Female Power Gamers

In the study Women and games: Technologies of the gendered self, Royse et.al. argue that it does a disservice to women to lump all of them into the category of ‘women who play games’, because there are different gaming behaviors that manifest themselves in different ‘types’.

The study then goes on to address an interesting type of female gamer: the power gamer, or “the gamer who embodies ‘femininity’ while performing ‘masculinity'” (Royse, et.al., 2007).  According to the study, “Power gamers place high importance on gaming and engage in it frequently…appear more comfortable with gaming technology and game themes and…gaming is better intreated into their lives,” (Royse, et.al., 2007). These types of gamers thrive on the competition, challenge, and ‘pleasantly frustrating’ nature of games because “competition provides an arena in which power gamers are able to define and extend their definitions of self and gender,” (Royse, et.al., 2007). These women often elect FPS (first-person shooter) games because, according to the study, “one of the most salient pleasures for women gamers is the opportunity to engage in game combat, a space which permits them to challenge gender norms by exploring and testing this aggressive potentiality,” (Royse, et.al., 2007).

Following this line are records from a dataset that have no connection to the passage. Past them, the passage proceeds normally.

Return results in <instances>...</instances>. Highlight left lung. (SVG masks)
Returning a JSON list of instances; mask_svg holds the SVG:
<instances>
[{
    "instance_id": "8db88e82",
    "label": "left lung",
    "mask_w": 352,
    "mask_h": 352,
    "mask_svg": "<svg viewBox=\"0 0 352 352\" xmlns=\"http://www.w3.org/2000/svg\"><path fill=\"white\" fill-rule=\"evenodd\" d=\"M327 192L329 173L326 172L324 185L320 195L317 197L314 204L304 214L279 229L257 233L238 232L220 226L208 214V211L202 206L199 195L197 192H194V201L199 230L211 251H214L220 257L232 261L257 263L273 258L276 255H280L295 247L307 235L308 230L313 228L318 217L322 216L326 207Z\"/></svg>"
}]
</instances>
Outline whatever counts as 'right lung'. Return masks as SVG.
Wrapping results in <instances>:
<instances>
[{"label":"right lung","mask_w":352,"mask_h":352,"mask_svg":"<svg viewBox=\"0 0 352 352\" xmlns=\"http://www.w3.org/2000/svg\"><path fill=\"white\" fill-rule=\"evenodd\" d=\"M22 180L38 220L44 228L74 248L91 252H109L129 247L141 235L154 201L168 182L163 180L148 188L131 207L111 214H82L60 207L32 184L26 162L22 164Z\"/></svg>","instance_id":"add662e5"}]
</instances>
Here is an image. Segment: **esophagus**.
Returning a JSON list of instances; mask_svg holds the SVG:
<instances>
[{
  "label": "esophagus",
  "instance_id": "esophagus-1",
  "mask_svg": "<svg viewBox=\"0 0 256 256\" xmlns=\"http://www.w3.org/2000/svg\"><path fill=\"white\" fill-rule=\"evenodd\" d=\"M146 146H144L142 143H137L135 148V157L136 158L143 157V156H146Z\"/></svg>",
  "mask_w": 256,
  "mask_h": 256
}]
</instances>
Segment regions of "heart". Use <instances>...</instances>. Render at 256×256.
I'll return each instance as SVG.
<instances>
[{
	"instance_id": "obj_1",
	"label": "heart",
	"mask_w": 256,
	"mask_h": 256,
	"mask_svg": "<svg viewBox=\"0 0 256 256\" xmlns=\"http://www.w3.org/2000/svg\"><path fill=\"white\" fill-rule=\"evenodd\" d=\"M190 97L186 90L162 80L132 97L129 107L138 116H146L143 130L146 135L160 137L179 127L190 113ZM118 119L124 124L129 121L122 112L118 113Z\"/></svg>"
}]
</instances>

Power gamers are also very aware of the gender stratification that sometimes is inherent in the game code.  “Despite the fact that typically, FPS games are played by males and have violent intent, several of the [power gamers] indicated that they consciously chose this genre for its unabashed aggressiveness,” the study argues (Royse, et.al., 2007).  The authors go on to argue that “Power gamers are certainly not oblivious to the hypersexualized representation of female avatars and they do realize that such representations pander to male fantasies,”  but that these fantasy elements, although representative of gender inequality, do not deter many power gamers (Royse, et.al., 2007). In fact, many female players in the study “indicated that they purposefully choose and create characters that are feminine and sexy as well as strong,” (Royse, et.al., 2007), mimicking the dichotomy that women have to straddle in the real world between being powerful and being beautiful.

Royse, P., et. al. (2007). Women and games: Technologies of the gendered self. New Media & Society9, 555-576.